Genetic theater: On the DNA Trail with Silk Road / by Guest User

March 17, 2010
By Bonnie McGrath

The set says science. DNA strands, the deoxyribonucleic acid better known as the building blocks of life, line the back wall of the stage. It is a fitting nod to the concept that undergirds the new Silk Road Theater Project production, "The DNA Trail: A Genealogy of Short Plays about Ancestry, Identity, and Utter Confusion."

Seven playwrights, including Jamil Khoury, founding artistic director of Silk Road, submitted to swabbing a bit of their DNA for a test, the results of which served up new information about who the writers are, genetically and culturally.

The writers then used the results to inspire their pieces, each of them short and often personal. Collectively, the finished product is thought-provoking theater that examines the basic tenets of humanity itself.

Some of the plays are playful and silly. Others, serious and somber. Some border on the absurd and some are very much made up of straight lines right out of a domestic drama or comedy.

In Elizabeth Wong's "Finding Your Inner Zulu," we watch an athletic Chinese girl, a basketball whiz who is fraught with angst because she is too short to go pro and lo and behold, her little sister decides to fiddle around with her genes and try to make her taller.

"Bolt from the Blue" by Shishir Kurup tracks an Indian man whose life is spent communicating online with relatives flung far and wide around the world is left feeling helpless and distraught because a cousin in Scotland is obsessed with suicide.

··········

TASK LIST.
- 1) Translate this sentence from the theater review into Spanish: "The writers then used the results to inspire their pieces, each of them short and often personal."
- 2) Extend the review of "The DNA Trail" with a few more paragraphs that follow on from its last one.
Nothing in the data is needed for this work.

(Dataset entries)
··········

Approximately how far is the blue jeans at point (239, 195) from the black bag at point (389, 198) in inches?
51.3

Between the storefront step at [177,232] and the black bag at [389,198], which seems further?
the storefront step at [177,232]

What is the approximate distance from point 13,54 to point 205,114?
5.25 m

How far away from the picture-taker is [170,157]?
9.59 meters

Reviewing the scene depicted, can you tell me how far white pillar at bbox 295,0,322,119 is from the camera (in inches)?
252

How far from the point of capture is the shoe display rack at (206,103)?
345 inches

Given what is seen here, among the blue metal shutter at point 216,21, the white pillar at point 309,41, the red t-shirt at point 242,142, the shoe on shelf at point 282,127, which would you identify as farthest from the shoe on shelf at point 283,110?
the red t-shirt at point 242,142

··········

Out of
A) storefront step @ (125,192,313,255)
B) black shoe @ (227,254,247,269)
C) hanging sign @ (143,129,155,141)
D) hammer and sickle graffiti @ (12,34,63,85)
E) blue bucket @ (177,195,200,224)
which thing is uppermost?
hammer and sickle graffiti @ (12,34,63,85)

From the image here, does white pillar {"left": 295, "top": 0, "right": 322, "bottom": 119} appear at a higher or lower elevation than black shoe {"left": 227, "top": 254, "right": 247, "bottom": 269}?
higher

··········

RESULTS IN ORDER.
- 1) Luego, los escritores usaron los resultados como inspiración para sus obras, cada una de ellas breve y a menudo personal.

- 2)
And in David Henry Hwang's "A Very DNA Reunion," a young man fantasizes about his ancestors, who just happen to be Cleopatra and Genghis Khan, while his parents just want him to grow up.

Khoury's short play ("WASP: White Arab Slovak Pole") has him candidly discussing who he really is in real life. He is Arab and Eastern European, gay and artistic. Explaining it all to the people he runs across is a complicated and even anguish-generating act. Staged by Silk Road, it is also compelling.

This panoply of seven plays by seven playwrights seems perfect for Silk Road. Its mission to showcase playwrights of Asian, Middle Eastern and Mediterranean descent, and the short form allows the playwrights behind "The DNA Trail" to range wide 'globally' to trace out who they and their families are.

All the actors are fantastic, working as an adaptable ensemble that slithers in and out of the pieces as needed, becoming different characters seemingly at the snap of finger and thumb.